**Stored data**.
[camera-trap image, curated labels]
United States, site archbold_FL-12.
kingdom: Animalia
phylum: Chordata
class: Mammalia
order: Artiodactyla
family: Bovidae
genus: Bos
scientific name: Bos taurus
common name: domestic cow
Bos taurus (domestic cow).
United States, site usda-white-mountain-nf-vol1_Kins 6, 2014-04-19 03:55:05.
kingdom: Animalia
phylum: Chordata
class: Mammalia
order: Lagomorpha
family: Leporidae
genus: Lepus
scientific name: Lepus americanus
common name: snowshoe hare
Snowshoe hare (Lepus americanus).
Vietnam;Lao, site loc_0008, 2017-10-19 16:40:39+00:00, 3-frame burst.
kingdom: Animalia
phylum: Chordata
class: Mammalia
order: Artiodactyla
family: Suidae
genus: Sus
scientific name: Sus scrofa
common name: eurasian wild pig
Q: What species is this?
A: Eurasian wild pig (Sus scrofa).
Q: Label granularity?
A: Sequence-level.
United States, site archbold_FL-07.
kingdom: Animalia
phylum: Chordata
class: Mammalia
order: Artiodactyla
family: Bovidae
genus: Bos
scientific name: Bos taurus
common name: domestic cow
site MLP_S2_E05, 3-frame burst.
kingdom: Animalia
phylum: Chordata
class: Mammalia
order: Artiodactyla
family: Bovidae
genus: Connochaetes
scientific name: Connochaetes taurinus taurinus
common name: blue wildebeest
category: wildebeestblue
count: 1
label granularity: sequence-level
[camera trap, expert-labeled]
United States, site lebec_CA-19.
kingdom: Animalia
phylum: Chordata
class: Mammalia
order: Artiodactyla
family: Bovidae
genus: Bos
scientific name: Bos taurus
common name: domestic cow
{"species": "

**What you should do**. Sift the data above for lines with "site", then copy each one.

**Written reply**.
United States, site archbold_FL-12.
United States, site usda-white-mountain-nf-vol1_Kins 6, 2014-04-19 03:55:05.
Vietnam;Lao, site loc_0008, 2017-10-19 16:40:39+00:00, 3-frame burst.
United States, site archbold_FL-07.
site MLP_S2_E05, 3-frame burst.
United States, site lebec_CA-19.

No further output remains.